On 27 Monday Sep 2004, Sir Richard Branson announced the launch of Virgin Galactic, which aims to fly you out to space - if you have the moolah. The plans for Virgin Galactic are based on the Spaceship One from Scaled Composites, which completed the first journey to space and safely returned in a much-watched flight. Scaled Composites' is funded by Paul Allen, Microsoft co-founder.
Virgin Galactic, which will start building its first aircraft, the VSS Enterprise, next year and could blast off from California's Mojave Desert with passengers aboard as soon as 2007. Sir Richard Branson, so typically of his flamboyant lordship, plans to be on the inaugural flight of Virgin Galactic.
After being carried to a height of 50,000ft by a launch aircraft, the Virgin Galactic spaceship will fire its rocket for 90 seconds, accelerating to a speed of 2,500mph. Strapped in, flat on their backs, passengers will accelerate - within 25 seconds - to 2,500mph. For no more than five minutes they will float about, 80 miles above planet Earth. Virgin Galactic passengers will get a 90-minute suborbital flight, reaching just over 62 miles above the planet. From there, the spaceship's passengers will be able to view the curvature of earth and experience weightlessness. And then thank Scaled Composites, Paul Allen, Burt Rutan (the man behind spacehipone) ad Virgin Galactiv for making it all possible.
The rest fo the stuff we have here is culled from numerous sources on the internet. Read on:
Because the cabin will be pressurized, those on board won't need to wear spacesuits.
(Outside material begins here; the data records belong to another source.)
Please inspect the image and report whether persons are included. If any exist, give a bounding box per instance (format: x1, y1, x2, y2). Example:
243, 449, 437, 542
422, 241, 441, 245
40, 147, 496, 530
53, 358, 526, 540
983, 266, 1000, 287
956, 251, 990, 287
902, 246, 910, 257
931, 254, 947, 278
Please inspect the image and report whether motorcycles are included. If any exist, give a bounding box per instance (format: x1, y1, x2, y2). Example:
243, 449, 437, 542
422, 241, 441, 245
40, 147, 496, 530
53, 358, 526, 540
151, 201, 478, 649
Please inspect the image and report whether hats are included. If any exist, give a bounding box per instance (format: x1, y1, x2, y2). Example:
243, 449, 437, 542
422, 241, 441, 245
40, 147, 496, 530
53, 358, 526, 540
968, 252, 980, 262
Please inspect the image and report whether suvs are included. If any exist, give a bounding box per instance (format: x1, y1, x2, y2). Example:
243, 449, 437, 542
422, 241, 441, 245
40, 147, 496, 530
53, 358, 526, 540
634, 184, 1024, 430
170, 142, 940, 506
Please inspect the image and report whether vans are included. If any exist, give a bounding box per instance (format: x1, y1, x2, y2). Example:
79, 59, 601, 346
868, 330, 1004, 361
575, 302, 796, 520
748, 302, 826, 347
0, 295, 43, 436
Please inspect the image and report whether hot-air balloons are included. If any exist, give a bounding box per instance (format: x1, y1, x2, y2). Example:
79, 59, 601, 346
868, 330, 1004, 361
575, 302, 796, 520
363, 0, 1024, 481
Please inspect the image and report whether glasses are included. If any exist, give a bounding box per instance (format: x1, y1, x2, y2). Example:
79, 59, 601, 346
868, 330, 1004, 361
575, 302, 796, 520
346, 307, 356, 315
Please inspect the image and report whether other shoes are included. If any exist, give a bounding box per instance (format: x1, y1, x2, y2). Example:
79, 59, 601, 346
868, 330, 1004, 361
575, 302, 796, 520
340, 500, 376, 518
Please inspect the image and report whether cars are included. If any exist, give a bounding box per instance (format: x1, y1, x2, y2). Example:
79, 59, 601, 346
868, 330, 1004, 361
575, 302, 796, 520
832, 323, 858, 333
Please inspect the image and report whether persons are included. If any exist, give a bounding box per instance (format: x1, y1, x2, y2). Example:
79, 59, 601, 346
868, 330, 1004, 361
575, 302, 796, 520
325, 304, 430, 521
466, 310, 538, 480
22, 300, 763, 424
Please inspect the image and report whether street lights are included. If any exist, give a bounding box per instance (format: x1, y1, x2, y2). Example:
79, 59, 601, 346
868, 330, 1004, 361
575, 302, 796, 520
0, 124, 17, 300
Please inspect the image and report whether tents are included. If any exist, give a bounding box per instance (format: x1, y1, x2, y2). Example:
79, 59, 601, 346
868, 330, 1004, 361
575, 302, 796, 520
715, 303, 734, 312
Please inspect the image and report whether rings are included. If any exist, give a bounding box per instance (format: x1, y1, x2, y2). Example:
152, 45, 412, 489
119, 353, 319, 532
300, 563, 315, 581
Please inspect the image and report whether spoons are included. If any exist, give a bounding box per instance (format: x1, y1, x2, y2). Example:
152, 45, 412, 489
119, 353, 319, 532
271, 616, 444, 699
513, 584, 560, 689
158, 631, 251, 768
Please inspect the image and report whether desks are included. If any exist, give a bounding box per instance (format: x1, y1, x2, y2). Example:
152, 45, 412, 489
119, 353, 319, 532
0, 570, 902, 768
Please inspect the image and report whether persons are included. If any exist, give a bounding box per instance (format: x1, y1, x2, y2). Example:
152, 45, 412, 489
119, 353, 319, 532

Nor will potential space tourists need NASA-caliber doses of the right stuff: Virgin Galactic will take anyone "reasonably fit" and able to cough up the $200,000 fee and spare a few days for training. Virgin Galactic thinks it can sign up 3,000 customers within its first five years. The price is expected to drop once people take it to it, according to Virgin Galactic.
Mr Branson said he hoped to add a space hotel to his portfolio within his lifetime and even broached the subject of flights to the moon. At the launch of the project at the Royal Aeronautical Society in London, Sir Richard said: "For years I have dreamt of seeing the beauty of our planet from space, experiencing true weightlessness.